Muito bem formados, eles precisam aliar teoria à prática

Por Bernt Entschev

Bernt Entschev fala sobre o desafio dos jovens líderes

A geração Y, formada por profissionais nascidos nas décadas de 1980 e 1990 já ocupa cargos de liderança em diferentes setores da economia. São jovens que curtem inúmeras coisas, entre elas é claro, a tecnologia, que faz com que sua visão de mundo seja bastante ampliada. A jovialidade, a capacidade criativa, atualização constante, entusiasmo e a coragem para assumir decisões são outras características que o mundo corporativo valoriza nesta geração – e esses jovens têm de sobra. 

Contudo, ao mesmo tempo em que sobram predicados, eles também têm seus desafios como qualquer outra geração. Nossos jovens são profissionais do seu tempo. Os dilemas encontrados por um rapaz ou uma moça na casa dos seus 25 a 29 anos, por exemplo, já começam no conflito de gerações. Por vezes terão de fazer a gestão de pessoas com o dobro da sua idade e anos de casa.
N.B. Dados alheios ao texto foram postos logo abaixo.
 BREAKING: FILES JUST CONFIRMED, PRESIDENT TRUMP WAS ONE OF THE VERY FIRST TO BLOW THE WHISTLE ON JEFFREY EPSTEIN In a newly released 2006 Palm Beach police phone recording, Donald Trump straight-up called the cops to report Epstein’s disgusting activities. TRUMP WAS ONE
Muito bem formados, eles precisam aliar teoria à prática, faltando-lhes a experiência; além disso, esperam que as organizações sejam compreensivas em relação a essa falta de tato que só o tempo lhes dará. 

As empresas precisam levar em consideração ainda que essa geração tem anseios específicos que os motivam a assumir novos desafios. Gostam de tomar decisões rápidas, querem galgar cargos de gerência, direção e presidência. E que sua satisfação não está atrelada ao fator financeiro necessariamente, mas ao reconhecimento pelo trabalho realizado. Ao formalizar alguém como líder, as organizações precisam também fazer a lição de casa – entre as tarefas oferecer acompanhamento constante, dar feedback com valor agregado, dar suporte para que a geração entenda que as organizações são feitas de projetos de longo prazo e que a força jovial aliada a profissionais experientes são ingredientes necessários para alcançar projetos vencedores. 
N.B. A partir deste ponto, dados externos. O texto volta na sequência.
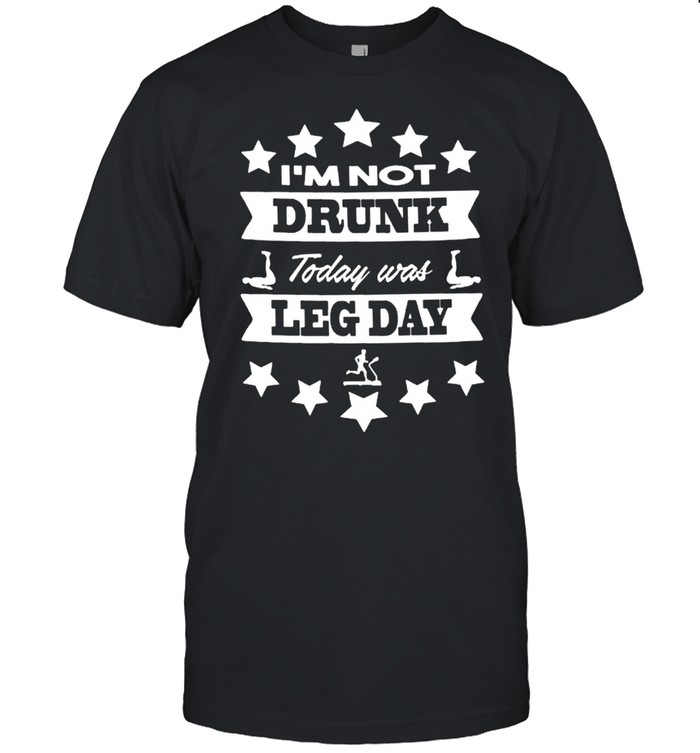 Im Not Drunk Today Was Leg Day shirt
Por fim, deixo algumas dicas que podem ajudar nesta jornada:  tenha paciência com a maturidade emocional do novo líder; faça uma delegação gradual; promova  profissionais que possam ser tidos como mentoring de equipes, com bagagem o suficiente para respaldar as dúvidas dos liderados e proporcione a essa liderança desafios constantes. Também deixe claro que mesmo com o advento da tecnologia, as empresas são feitas de pessoas e que o tempo dos resultados humanos são diferentes do tempo dos resultados proporcionados pelas máquinas.